**What the task requires**
Emit the line that holds "Is the jacket" and all lines following it through the end of the data, verbatim, and nothing else.

[START OF Supplied records]

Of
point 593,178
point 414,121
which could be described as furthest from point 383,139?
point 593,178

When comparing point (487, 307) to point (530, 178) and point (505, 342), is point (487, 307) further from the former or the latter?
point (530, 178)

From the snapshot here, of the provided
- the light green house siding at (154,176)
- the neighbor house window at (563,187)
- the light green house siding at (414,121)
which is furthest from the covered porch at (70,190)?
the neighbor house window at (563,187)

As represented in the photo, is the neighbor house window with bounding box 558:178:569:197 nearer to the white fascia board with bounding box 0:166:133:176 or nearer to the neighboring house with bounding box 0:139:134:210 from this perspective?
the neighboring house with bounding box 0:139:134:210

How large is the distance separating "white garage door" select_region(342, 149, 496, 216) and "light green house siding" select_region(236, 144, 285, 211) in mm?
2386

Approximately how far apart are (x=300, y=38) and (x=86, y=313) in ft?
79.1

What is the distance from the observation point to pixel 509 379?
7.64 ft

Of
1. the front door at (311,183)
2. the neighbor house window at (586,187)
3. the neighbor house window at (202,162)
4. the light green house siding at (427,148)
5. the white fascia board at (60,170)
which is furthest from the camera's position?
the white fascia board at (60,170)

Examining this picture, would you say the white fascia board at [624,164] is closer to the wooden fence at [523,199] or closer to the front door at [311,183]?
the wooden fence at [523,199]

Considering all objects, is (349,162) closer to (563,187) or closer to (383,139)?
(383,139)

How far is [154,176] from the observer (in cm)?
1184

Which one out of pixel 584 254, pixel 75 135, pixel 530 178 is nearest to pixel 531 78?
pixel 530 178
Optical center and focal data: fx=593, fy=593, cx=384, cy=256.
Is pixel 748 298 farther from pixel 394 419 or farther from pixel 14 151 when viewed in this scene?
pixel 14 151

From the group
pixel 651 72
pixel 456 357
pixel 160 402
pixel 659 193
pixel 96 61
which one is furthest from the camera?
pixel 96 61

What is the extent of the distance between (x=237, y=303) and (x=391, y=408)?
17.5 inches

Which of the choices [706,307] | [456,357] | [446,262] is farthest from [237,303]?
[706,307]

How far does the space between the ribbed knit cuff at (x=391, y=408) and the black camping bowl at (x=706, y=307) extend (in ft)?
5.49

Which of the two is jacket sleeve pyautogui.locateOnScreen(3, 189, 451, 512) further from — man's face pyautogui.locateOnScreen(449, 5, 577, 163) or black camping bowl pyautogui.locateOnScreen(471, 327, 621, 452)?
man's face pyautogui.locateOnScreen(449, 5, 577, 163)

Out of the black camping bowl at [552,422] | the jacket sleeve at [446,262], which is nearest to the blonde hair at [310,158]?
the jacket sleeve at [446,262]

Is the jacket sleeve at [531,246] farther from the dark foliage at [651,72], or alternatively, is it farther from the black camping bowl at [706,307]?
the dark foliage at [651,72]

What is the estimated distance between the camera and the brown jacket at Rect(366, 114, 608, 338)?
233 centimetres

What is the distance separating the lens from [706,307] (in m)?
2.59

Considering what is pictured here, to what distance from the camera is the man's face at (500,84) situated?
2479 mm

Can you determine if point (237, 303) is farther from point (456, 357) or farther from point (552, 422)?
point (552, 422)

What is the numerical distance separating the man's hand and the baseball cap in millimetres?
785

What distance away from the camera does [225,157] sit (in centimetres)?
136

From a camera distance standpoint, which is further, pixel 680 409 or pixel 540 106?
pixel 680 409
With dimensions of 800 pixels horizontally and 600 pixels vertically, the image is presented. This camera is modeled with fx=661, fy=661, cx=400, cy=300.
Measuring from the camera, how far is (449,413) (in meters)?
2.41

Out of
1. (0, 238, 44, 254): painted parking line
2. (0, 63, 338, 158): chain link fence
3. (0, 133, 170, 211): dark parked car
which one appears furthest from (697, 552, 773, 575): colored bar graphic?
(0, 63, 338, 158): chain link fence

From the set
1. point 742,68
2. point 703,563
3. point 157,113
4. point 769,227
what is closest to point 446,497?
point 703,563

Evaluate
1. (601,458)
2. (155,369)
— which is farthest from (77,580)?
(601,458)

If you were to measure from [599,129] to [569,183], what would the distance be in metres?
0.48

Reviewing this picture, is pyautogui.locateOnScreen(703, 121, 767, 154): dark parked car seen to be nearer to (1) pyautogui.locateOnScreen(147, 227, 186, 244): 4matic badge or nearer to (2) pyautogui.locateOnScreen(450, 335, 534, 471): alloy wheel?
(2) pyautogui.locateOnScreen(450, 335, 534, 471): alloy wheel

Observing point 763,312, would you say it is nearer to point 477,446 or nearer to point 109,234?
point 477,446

[END OF Supplied records]

**Solution**
Is the jacket sleeve at [531,246] farther from the dark foliage at [651,72], or alternatively, is it farther from the black camping bowl at [706,307]?
the dark foliage at [651,72]

What is the estimated distance between the camera and the brown jacket at Rect(366, 114, 608, 338)?
233 centimetres

What is the distance separating the lens from [706,307] (in m)?
2.59

Considering what is pictured here, to what distance from the camera is the man's face at (500,84) situated?
2479 mm

Can you determine if point (237, 303) is farther from point (456, 357) or farther from point (552, 422)?
point (552, 422)

What is the numerical distance separating the man's hand and the baseball cap in millimetres?
785

What distance away from the camera does [225,157] sit (in centimetres)?
136

From a camera distance standpoint, which is further, pixel 680 409 or pixel 540 106?
pixel 680 409
With dimensions of 800 pixels horizontally and 600 pixels vertically, the image is presented. This camera is modeled with fx=661, fy=661, cx=400, cy=300.
Measuring from the camera, how far is (449,413) (in meters)?
2.41

Out of
1. (0, 238, 44, 254): painted parking line
2. (0, 63, 338, 158): chain link fence
3. (0, 133, 170, 211): dark parked car
which one appears furthest from (697, 552, 773, 575): colored bar graphic?
(0, 63, 338, 158): chain link fence

From the set
1. point 742,68
2. point 703,563
3. point 157,113
4. point 769,227
what is closest to point 446,497?
point 703,563

Evaluate
1. (601,458)
2. (155,369)
— which is farthest from (77,580)?
(601,458)

If you were to measure from [599,129] to [569,183], what would the distance be in metres?
0.48

Reviewing this picture, is pyautogui.locateOnScreen(703, 121, 767, 154): dark parked car seen to be nearer to (1) pyautogui.locateOnScreen(147, 227, 186, 244): 4matic badge or nearer to (2) pyautogui.locateOnScreen(450, 335, 534, 471): alloy wheel?
(2) pyautogui.locateOnScreen(450, 335, 534, 471): alloy wheel

Observing point 763,312, would you say it is nearer to point 477,446 or nearer to point 109,234?
point 477,446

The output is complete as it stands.